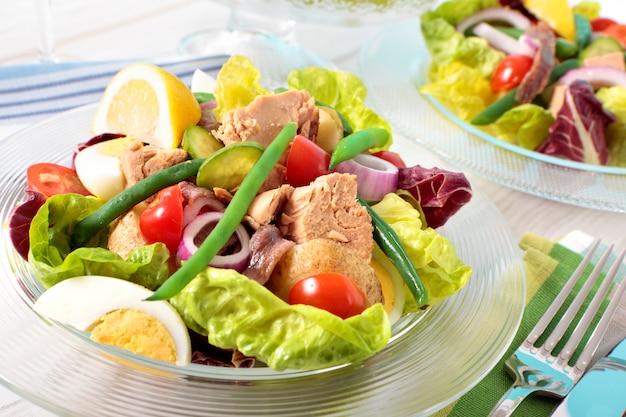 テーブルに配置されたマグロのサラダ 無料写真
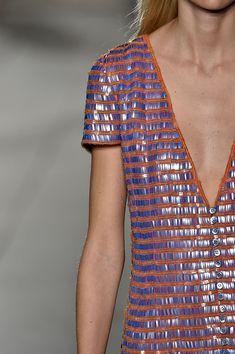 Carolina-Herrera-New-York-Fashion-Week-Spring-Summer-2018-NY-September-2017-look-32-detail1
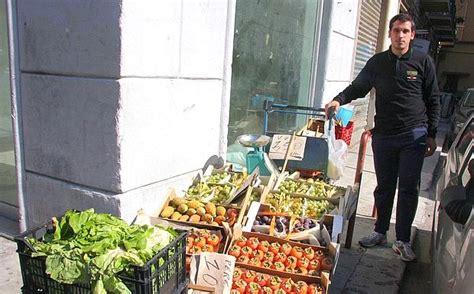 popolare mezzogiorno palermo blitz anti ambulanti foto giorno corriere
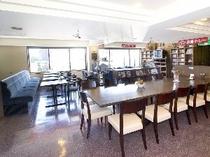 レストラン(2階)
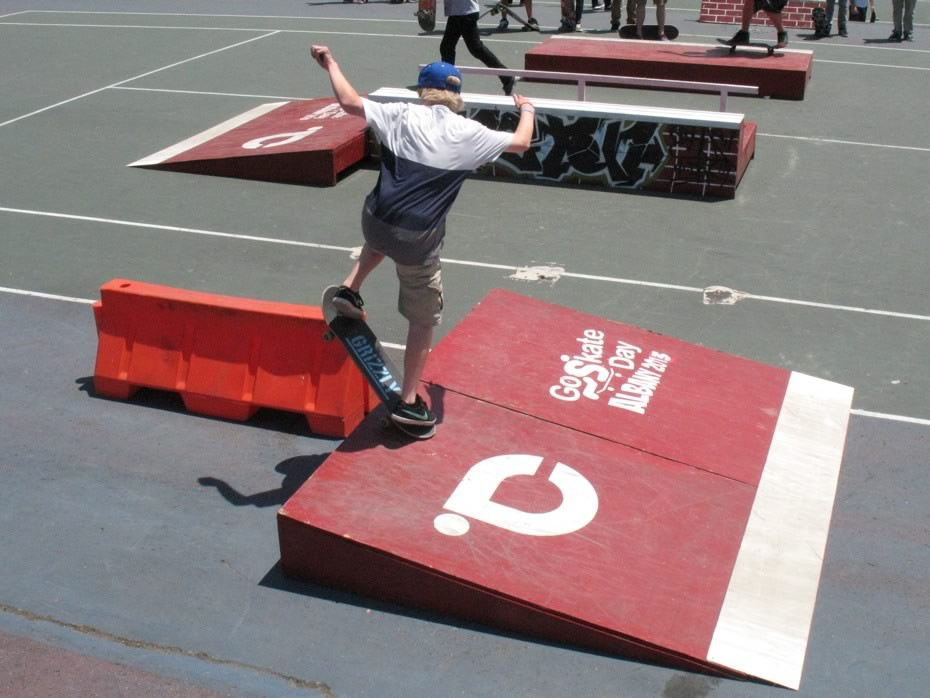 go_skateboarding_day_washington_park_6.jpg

...

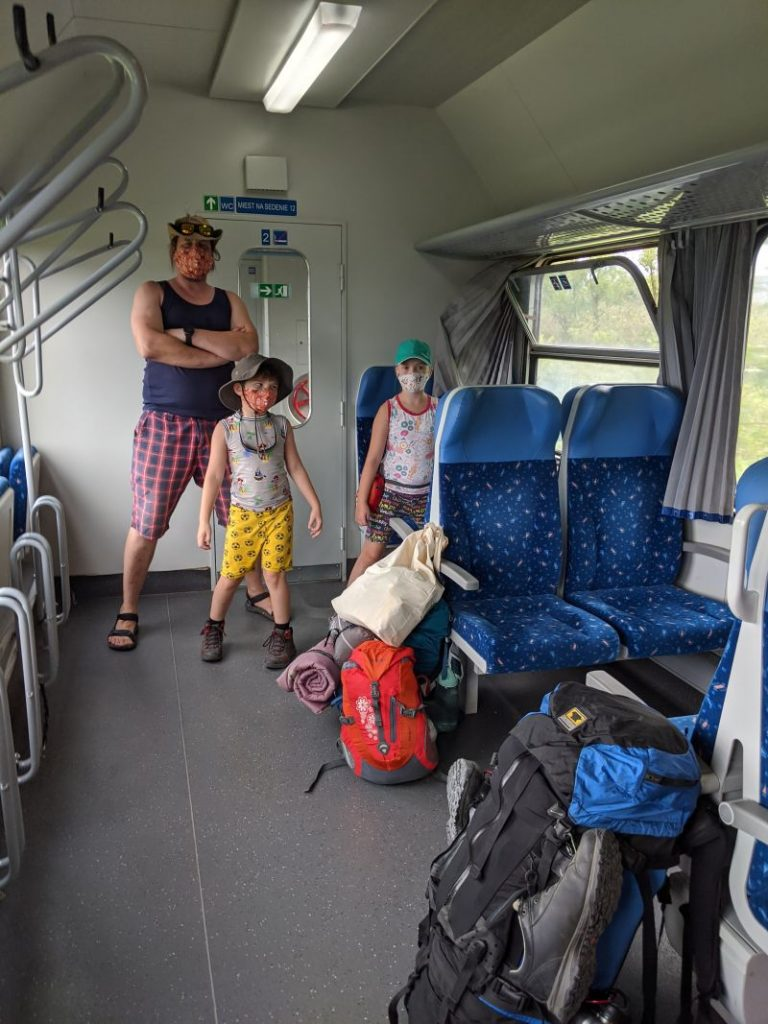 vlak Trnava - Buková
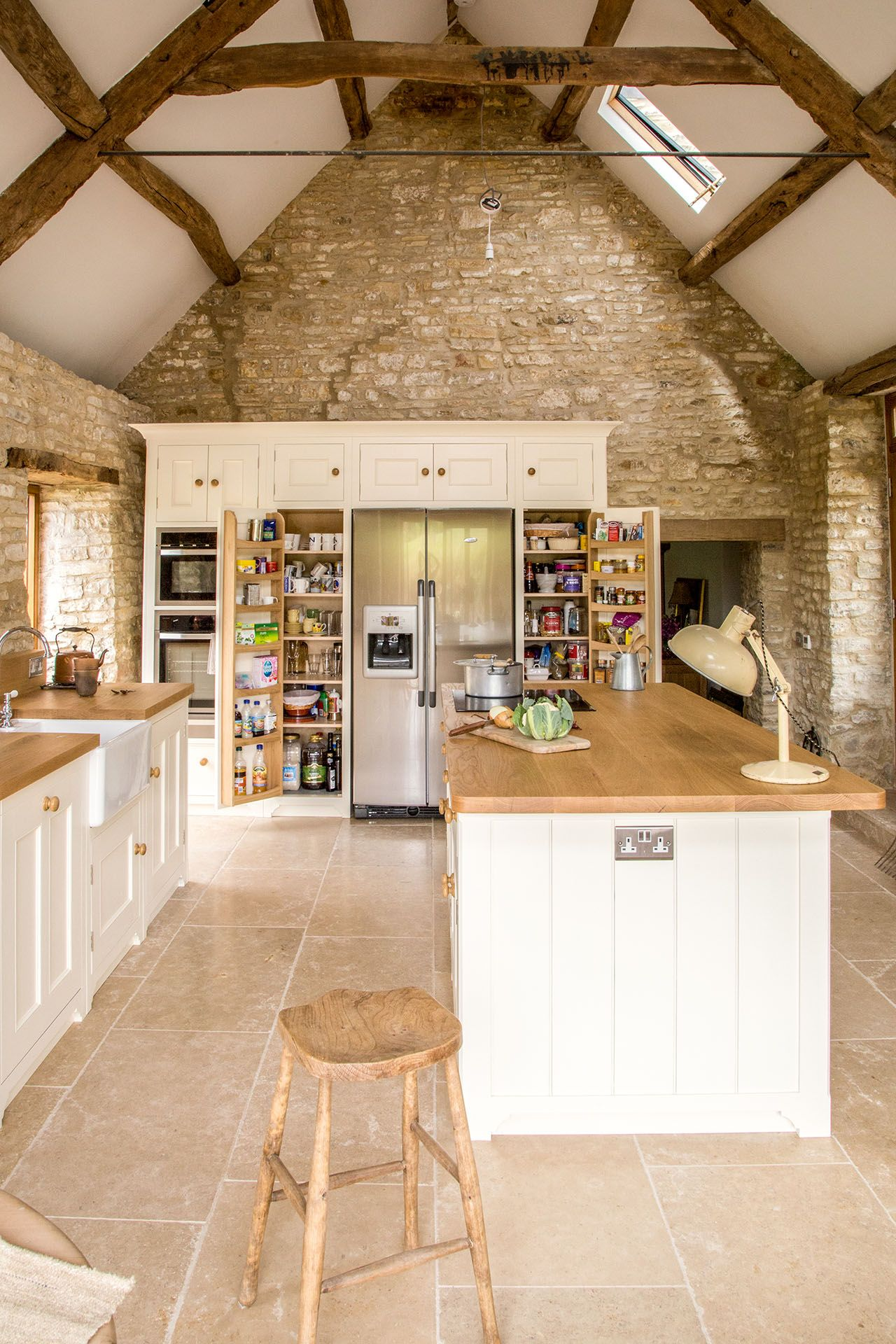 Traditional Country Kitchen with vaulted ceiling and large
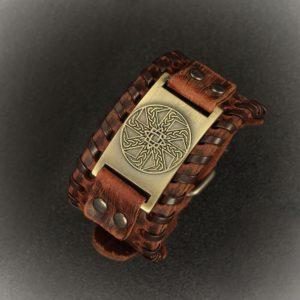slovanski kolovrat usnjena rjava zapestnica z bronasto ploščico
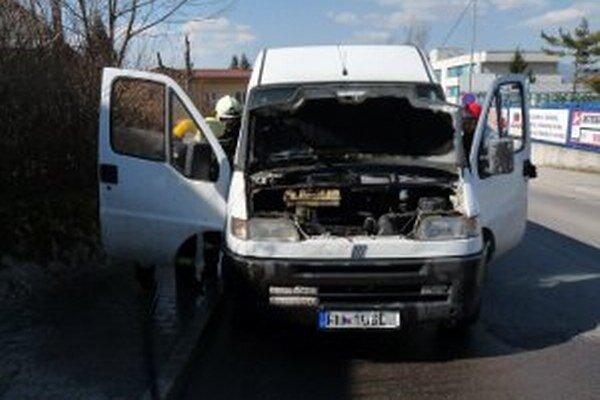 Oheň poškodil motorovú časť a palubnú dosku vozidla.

PROBLEM STATEMENT >>
Everything above from the line with "テーブルに配置されたマグロのサラダ 無料写真" through the line with "go_skateboarding_day_washington_park_6.jpg" should be retyped exactly, and nothing else; omit pictures.

EXPECTED ANSWER >>
 テーブルに配置されたマグロのサラダ 無料写真
 Carolina-Herrera-New-York-Fashion-Week-Spring-Summer-2018-NY-September-2017-look-32-detail1
 popolare mezzogiorno palermo blitz anti ambulanti foto giorno corriere
 レストラン(2階)
 go_skateboarding_day_washington_park_6.jpg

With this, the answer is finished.